A man passes in front of a screen showing Jamal Khashoggi during a commemoration event of Khashoggi's supporters on November 11, 2018 in Istanbul. (AFP Archive)

US intelligence officials should issue a public report on the killing of Saudi Arabian journalist Jamal Khashoggi, a senior Democratic US Senator said on Monday, following published reports that the CIA believed Saudi Crown Prince Mohammed bin Salman had personally ordered the murder.

The reported finding was the most definitive link made yet to the de facto Saudi ruler's direct involvement and contradicts Saudi government assertions that he was not.

Senate intelligence committee member Ron Wyden, in a statement to Reuters, called on US spy chiefs to "come out and provide the American people and the Congress with a public assessment of who ordered the killing."

Khashoggi, a US-based Washington Post columnist who was a critic of the Saudi government, was murdered on October 2 at the Saudi consulate in Istanbul where he went to collect documents needed for a planned marriage.

After offering contradictory explanations for Khashoggi's disappearance, Riyadh said last week that Khashoggi was killed and his body dismembered when "negotiations" to convince him to return to Saudi Arabia failed. The public prosecutor said it would seek the death penalty for five suspects.

The case has complicated US President Donald Trump's efforts to preserve ties with an important US ally in the region and his support for the crown prince. 

Trump said on Sunday he does not want to listen to an audio recording of Khashoggi's murder, despite pressure to punish Saudi Arabia for the killing.

Trump said in a "Fox News Sunday" interview that he would not listen to the recording "because it's a suffering tape, it's a terrible tape ... I don’t want to hear the tape."

He further said that listening to the audio tape would not change his decision on how to respond to the October 2 killing.

The CIA, relying mainly on circumstantial evidence and its experts' conclusion that the crown prince tightly controlled Saudi government actions, last week briefed Congress on its assessment that the prince ordered Khashoggi's assassination, sources familiar with the matter told Reuters.

The briefing to Congress was the foundation for a flood of media leaks reporting that the agency had concluded that the crown prince ordered the murder.
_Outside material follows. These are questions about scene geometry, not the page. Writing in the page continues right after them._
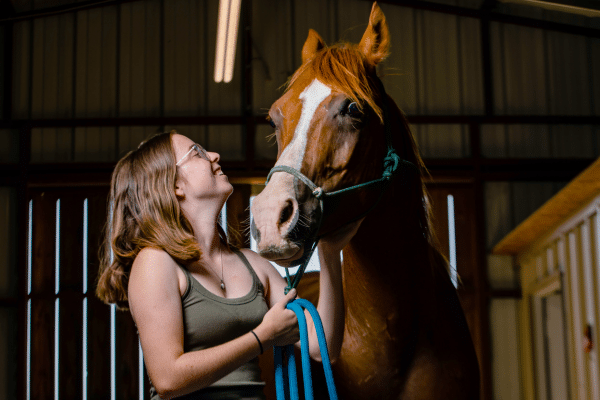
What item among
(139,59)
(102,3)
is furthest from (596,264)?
(102,3)

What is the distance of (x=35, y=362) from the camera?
6219 millimetres

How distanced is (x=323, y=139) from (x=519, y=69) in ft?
20.3

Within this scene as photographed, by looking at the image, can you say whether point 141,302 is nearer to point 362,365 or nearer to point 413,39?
point 362,365

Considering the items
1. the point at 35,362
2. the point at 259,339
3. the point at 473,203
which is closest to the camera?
the point at 259,339

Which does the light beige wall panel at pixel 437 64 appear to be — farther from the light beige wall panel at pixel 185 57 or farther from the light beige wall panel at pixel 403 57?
the light beige wall panel at pixel 185 57

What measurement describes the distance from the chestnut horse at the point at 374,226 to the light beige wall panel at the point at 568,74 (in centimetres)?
581

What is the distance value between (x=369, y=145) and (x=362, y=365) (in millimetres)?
599

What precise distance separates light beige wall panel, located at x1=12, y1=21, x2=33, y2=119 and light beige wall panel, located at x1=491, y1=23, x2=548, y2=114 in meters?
5.24

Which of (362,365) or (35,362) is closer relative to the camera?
(362,365)

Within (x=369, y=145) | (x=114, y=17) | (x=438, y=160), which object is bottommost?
(x=369, y=145)

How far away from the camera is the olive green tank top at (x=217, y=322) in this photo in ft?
4.26

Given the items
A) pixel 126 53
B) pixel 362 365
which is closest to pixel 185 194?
pixel 362 365

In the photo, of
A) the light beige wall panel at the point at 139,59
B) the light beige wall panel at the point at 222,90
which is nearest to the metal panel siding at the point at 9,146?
the light beige wall panel at the point at 139,59

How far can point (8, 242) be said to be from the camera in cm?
652
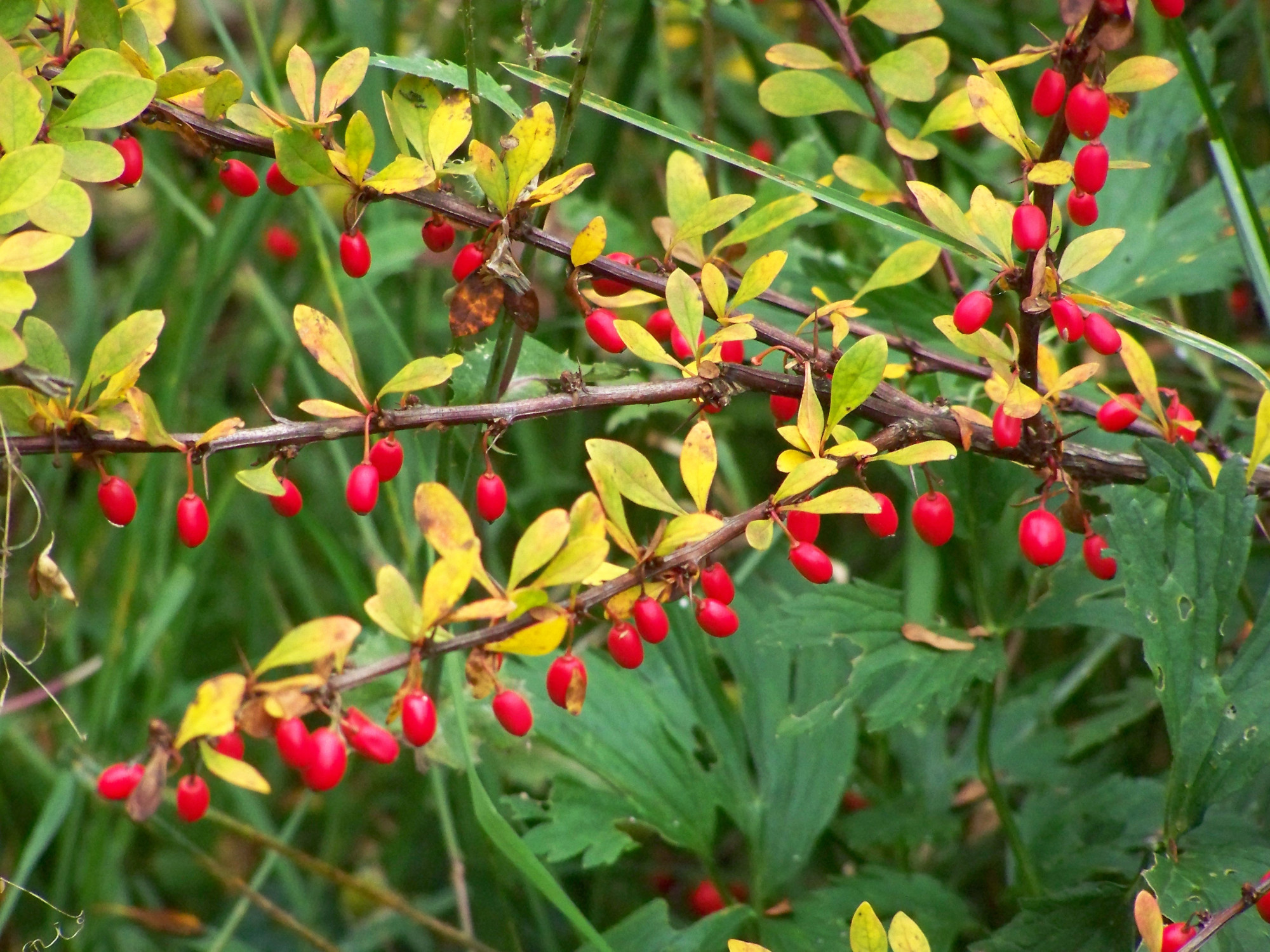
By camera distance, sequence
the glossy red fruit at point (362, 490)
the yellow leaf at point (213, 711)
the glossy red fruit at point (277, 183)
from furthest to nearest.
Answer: the glossy red fruit at point (277, 183) < the glossy red fruit at point (362, 490) < the yellow leaf at point (213, 711)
But Congress was not presented with a written agency report saying this, one source said.

The CIA assessment is backed by the firing last week by the Saudi government of two top Saudi security officials, both of whom US officials believe were implicated in the murder.

Turkish authorities have leaked details of what they said were audio recordings of Khashoggi's murder inside the consulate.

Some US officials, including CIA Director Gina Haspel, have been given access to the recordings, the sources said.

Officials have said the Trump administration may issue a more formal statement on Tuesday about what US agencies know about Khashoggi's killing and who was behind it.

Meanwhile, despite the global outcry over the murder, the crown prince plans to participate in a G20 summit in Argentina at the end of November. Al Arabiya television quoted Saudi Energy Minister Khalid al Falih as saying it was part of a foreign trip.

At the United Nations, Turkish Foreign Minister Mevlut Cavusoglu did not formally request a UN inquiry into Khashoggi's death when he met with UN Secretary-General Antonio Guterres, a UN spokesman said, though they did discuss the case.